Figure 1: Our deep generative network DSM-Net encodes 3D shapes with complex structure and fine geometry in a representation that leverages the synergy between geometry and structure, while disentangling these two aspects as much as possible. This enables novel modes of controllable generation for high-quality shapes.Left: results of disentangled interpolation. Here, the top left and bottom right chairs (highlighted with red rectangles) are the input shapes. The remaining chairs are generated automatically with our DSM-Net, where in each row, the structure of the shapes is interpolated while keeping the geometry unchanged, whereas in each column, the geometry is interpolated while retaining the structure. Right: shape generation results with complex structure and fine geometry details by our DSM-Net. We show close-up views in dashed yellow rectangles to highlight local details.
3D shape generation is a fundamental operation in computer graphics. While significant progress has been made, especially with recent deep generative models, it remains a challenge to synthesize high-quality geometric shapes with rich detail and complex structure, in a controllable manner. To tackle this, we introduce DSM-Net, a deep neural network that learns a disentangled structured mesh representation for 3D shapes, where two key aspects of shapes, geometry and structure, are encoded in a synergistic manner to ensure plausibility of the generated shapes, while also being disentangled as much as possible.

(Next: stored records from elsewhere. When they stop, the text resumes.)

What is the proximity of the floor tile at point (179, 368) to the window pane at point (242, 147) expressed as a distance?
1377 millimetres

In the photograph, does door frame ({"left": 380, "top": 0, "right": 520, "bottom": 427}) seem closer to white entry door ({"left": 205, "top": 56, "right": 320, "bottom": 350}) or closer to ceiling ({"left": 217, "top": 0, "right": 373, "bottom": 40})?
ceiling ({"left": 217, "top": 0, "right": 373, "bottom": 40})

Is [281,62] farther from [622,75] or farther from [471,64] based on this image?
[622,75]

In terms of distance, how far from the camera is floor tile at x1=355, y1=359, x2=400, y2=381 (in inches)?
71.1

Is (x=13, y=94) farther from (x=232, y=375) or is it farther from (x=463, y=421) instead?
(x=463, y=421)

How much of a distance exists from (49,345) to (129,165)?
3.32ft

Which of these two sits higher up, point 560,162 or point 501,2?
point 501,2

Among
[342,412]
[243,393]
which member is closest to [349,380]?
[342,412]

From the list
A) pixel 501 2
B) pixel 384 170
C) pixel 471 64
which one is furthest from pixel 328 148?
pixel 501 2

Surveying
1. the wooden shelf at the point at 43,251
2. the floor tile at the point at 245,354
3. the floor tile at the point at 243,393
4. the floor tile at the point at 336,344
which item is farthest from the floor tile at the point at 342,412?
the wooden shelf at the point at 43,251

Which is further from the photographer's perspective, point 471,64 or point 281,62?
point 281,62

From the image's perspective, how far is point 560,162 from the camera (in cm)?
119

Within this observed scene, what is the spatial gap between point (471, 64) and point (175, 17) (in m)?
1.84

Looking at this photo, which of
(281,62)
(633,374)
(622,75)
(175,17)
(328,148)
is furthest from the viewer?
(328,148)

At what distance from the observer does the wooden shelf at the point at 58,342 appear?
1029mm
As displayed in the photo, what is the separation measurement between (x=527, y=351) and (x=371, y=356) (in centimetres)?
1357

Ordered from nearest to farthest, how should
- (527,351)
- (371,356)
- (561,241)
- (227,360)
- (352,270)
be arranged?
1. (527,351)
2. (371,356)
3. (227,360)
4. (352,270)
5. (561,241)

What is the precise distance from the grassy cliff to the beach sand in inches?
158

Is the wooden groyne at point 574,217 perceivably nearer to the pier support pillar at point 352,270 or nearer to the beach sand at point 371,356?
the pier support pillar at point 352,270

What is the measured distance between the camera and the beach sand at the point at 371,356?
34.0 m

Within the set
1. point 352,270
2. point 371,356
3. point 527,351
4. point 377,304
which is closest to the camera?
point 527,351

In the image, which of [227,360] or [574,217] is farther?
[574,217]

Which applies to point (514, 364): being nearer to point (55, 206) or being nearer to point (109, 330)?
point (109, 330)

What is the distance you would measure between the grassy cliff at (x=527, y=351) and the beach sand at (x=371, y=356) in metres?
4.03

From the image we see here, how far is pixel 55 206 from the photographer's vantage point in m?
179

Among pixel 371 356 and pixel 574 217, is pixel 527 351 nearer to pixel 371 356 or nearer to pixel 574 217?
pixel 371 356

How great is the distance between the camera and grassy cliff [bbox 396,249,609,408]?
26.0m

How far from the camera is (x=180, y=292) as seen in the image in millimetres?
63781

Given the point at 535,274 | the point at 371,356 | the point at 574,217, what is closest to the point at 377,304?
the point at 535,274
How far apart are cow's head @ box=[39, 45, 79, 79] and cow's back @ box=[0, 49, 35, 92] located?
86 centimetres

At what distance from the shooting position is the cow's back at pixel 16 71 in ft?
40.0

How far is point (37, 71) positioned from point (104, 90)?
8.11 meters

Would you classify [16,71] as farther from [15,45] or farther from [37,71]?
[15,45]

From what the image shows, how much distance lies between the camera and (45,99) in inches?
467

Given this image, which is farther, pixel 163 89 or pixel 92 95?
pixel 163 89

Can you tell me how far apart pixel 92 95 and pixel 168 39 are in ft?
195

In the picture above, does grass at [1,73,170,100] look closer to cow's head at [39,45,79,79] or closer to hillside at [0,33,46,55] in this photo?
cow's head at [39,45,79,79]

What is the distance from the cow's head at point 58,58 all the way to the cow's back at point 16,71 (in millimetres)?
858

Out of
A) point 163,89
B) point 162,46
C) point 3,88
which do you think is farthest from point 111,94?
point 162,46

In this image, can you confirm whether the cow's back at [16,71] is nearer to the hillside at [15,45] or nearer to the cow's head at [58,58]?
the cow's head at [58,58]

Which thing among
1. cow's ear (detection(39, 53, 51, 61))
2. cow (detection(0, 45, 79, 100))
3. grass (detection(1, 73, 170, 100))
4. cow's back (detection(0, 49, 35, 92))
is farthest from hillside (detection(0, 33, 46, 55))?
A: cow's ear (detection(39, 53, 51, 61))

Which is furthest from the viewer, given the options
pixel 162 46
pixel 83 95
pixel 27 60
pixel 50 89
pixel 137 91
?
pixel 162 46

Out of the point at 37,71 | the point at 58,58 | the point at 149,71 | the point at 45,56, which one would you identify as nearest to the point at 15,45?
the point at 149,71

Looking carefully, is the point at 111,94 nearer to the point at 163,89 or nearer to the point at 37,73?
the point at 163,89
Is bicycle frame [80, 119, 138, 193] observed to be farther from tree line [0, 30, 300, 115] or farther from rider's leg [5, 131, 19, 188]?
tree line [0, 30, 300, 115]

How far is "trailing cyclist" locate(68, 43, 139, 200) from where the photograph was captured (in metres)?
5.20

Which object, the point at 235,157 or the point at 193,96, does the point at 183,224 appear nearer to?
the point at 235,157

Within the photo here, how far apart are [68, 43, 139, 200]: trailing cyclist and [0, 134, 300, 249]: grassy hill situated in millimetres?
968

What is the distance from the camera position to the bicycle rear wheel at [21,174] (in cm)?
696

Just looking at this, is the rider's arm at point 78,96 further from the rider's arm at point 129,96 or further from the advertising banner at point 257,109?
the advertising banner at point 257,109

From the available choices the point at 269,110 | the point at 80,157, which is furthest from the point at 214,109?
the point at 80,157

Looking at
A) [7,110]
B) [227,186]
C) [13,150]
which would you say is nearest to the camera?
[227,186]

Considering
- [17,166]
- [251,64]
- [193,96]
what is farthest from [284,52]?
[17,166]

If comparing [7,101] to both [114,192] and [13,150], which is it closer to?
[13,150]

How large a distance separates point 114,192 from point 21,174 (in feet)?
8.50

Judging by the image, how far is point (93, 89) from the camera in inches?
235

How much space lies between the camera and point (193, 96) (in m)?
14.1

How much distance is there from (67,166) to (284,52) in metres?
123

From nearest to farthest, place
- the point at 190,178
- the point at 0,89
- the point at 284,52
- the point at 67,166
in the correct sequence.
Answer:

This supports a range of novel shape generation applications with intuitive control, such as interpolation of structure (geometry) while keeping geometry (structure) unchanged. To achieve this, we simultaneously learn structure and geometry through variational autoencoders (VAEs) in a hierarchical manner for both, with bijective mappings at each level. In this manner we effectively encode geometry and structure in separate latent spaces, while ensuring their compatibility: the structure is used to guide the geometry and vice versa. At the leaf level, the part geometry is represented using a conditional part VAE, to encode high-quality geometric details, guided by the structure context as the condition. Our method not only supports controllable generation applications, but also produces high-quality synthesized shapes, outperforming state-of-the-art methods.
DSM-Net: Disentangled Structured Mesh Netfor Controllable Generation of Fine Geometry
Figure 2: An example showing the proposed disentangled but highly synergistic representation of shape geometry and structure hierarchies. There is a bijective mapping between the tree nodes in the two hierarchies. In the structure hierarchy, we consider symbolic part semantics and a rich set of part relationships (orange arrows), such as adjacency τa, translational symmetry τt, reflective symmetry τr and rotational symmetry τo. In the part geometry hierarchy, the part geometry is represented by mesh.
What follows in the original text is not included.